_Task brief_:
Give the code coverage text again, starting with "Given that the" and going on through "Check the coverage.", renaming "makefile" to "build script".

_Supplied passage_:
● ● ●
Condition coverage is also known as expression, condition-decision and multiple decision coverage.

Time coverage

OK, this isn't really code coverage at all, it's profiling of a sort, but while we're seeing what code gets exercised, why not just see how long it takes for it to be exercised? Maybe it will show up some problems with the algorithm being used, or something.

Documentation coverage

No, this isn't really code coverage either, but documentation is important, right? So let's try and remind people to write some, at least something about each function in the public API, anyway.


How to use code coverage

So we are all enthused about using code coverage to help ensure that our software is well tested. How do things work in practice?

Let's assume that you have successfully run your test suite with your code coverage tool. (I know that is a very big assumption, but anything else is beyond the scope ...) You examine the output from your tool and it tells you that you have achieved 86% statement coverage. Not bad, but hardly stellar. You look at a more detailed report and notice that a couple of methods have never been called. You have two options: write tests for the methods, or decide they are not needed and delete them. Well, I suppose you've always got the option to bury your head in the sand, but let's assume that's not an option we'll take. You decide to write some tests which test these methods, your code coverage increases, your test suite is strengthened, and the world is a happy place.

Unfortunately, it's not always quite this easy. For example, you might notice that a certain missing else clause is never exercised, so you decide to write a test to take that branch, but when you run the test the program performs incorrectly. It may be an error in the implementation, or even in the specification. Maybe no one had even considered what should happen for the test you just wrote.

Sometimes it is impossible to write a test to exercise some code. This can also show errors or omissions in the implementation or specification. For example, the following code hasn't been fully thought through:

  $x = 0;
  print "a" if $x;

Given that the use of code coverage can find errors even in the specification, it makes sense to use it as early as possible in the development process. It also makes sense to run your tests regularly with code coverage turned on. It is probably a good idea to have a cover target in your makefile, or to do something similar so that it is easy to get code coverage data.

Here's a suggested way to use code coverage as part of the development process.

  Decide you need a new program / module / method / subroutine / hack.
  Write tests and documentation.
  Write the code.
  Run the tests.
  Check the coverage.
  Add tests or refine the design and code until coverage is satisfactory.
● ● ●
_Material provided_:
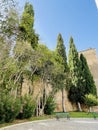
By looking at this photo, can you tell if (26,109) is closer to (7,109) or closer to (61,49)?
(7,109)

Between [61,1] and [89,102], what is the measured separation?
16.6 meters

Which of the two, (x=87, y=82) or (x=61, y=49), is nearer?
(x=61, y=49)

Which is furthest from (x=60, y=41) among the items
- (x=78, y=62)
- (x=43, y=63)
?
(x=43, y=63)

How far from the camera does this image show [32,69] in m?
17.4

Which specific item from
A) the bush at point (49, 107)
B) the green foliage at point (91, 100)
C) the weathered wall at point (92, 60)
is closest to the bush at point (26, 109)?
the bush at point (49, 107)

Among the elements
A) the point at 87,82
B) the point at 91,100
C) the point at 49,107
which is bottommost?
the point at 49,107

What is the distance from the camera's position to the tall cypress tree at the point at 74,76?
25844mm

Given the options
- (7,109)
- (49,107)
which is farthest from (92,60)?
● ● ●
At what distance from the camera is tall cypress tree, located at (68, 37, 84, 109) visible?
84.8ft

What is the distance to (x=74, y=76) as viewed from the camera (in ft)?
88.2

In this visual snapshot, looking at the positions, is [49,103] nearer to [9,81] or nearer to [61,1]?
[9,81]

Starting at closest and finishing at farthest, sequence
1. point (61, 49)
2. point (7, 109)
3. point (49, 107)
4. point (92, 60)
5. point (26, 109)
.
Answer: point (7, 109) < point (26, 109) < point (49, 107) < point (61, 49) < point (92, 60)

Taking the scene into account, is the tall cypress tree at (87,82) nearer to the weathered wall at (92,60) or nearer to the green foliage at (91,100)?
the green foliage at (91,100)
● ● ●
_Response_:
Given that the use of code coverage can find errors even in the specification, it makes sense to use it as early as possible in the development process. It also makes sense to run your tests regularly with code coverage turned on. It is probably a good idea to have a cover target in your build script, or to do something similar so that it is easy to get code coverage data.

Here's a suggested way to use code coverage as part of the development process.

  Decide you need a new program / module / method / subroutine / hack.
  Write tests and documentation.
  Write the code.
  Run the tests.
  Check the coverage.